As soon as he was gone, the atmosphere in there climbed back up to normal. The man named Verriker said, “Balfour gets weirder and weirder all the time.”

“Well, you keep yanking his chain, Ned,” one of his friends said.

“Hell, it’s just a joke. He used to be able to take being kidded.”

“Not anymore. He always was a hothead, but now it’s like he thinks everybody’s out to get him.”

“Brought it on himself, didn’t he? The way he does business, treats people?”

The other friend said, “Never know what a guy like that’s liable to do. I say it’d be smart to cut him some slack.”

“Maybe you’re right.”

Conversation among the three lagged after that. A couple of minutes later, they paid their bill and went out in a bunch.
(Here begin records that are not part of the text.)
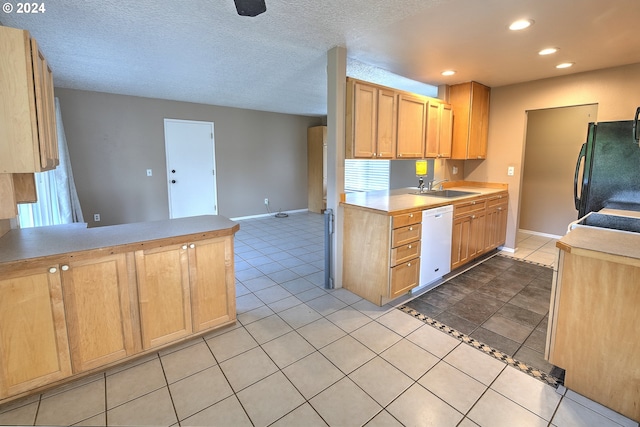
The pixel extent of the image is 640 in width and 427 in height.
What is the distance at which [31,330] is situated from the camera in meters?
1.63

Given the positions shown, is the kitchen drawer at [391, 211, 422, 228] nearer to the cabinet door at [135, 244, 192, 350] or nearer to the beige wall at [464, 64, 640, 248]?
the cabinet door at [135, 244, 192, 350]

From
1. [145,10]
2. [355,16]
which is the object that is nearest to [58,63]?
[145,10]

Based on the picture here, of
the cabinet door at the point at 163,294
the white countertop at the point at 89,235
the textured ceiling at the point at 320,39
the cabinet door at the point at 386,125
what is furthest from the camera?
the cabinet door at the point at 386,125

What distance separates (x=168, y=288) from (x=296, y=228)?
12.3 ft

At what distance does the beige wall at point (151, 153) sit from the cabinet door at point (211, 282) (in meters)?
3.75

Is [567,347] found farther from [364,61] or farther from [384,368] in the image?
[364,61]

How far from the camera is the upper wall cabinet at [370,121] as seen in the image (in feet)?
9.40

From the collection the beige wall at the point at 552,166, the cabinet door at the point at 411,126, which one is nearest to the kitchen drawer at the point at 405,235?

Kerry said, “Now what do you suppose that was all about?”

“No idea.”

“People here don’t seem to like their mayor very much.”

“If he is the mayor. Didn’t look like a politician to me.”

He wasn’t one. When the waitress came over with our check, Kerry, who is neither shy nor retiring, asked her if Pete Balfour was the mayor of Six Pines. The question brought a wry and somewhat sour chuckle.

“Not hardly. That man couldn’t get elected dogcatcher if we needed one.”

“He’s not running for mayor, then?”

“Not of Six Pines,” the waitress said. “He wouldn’t get fifty votes.”

So we still didn’t know what it was all about. Not that it mattered or was worth pursuing. Local business and none of ours.

After lunch, Kerry and I drove down to the south end of town. Just before you got to the Six Pines Fairgrounds, there were a couple of stands selling fireworks. Both had prominently displayed signs written in large letters: WARNING! FOR USE IN DESIGNATED AREAS ONLY! HEAVY FINES FOR UNAUTHORIZED USE!

Kerry said, “The fire danger must be high this time of year.”

“Probably is, as hot and dry as it is.”

“I wonder why they allow fireworks at all.”

“If they weren’t allowed, people would just go buy them somewhere else and bring them in. This way, the authorities can exercise some control.”

“We’re not going to let that effect our decision to buy here, are we? The fire danger, I mean.”

“I don’t see why we should,” I said. “The earthquake threat doesn’t keep us from living in San Francisco.”

The fairgrounds were built on several acres of flatland just before the county road began its climb up out of the valley. What we could see from the road was a single set of pale green bleachers alongside an oval track and field, a handful of low shedlike buildings and animal pens, part of an open grassy area ringed by picnic tables where a flea market was going on, and a wide hardpan parking area. A marquee sign on a couple of tall poles announced the Fourth of July festivities, and advertised stock car racing the last Saturday of every month through September and a flea market every Sunday.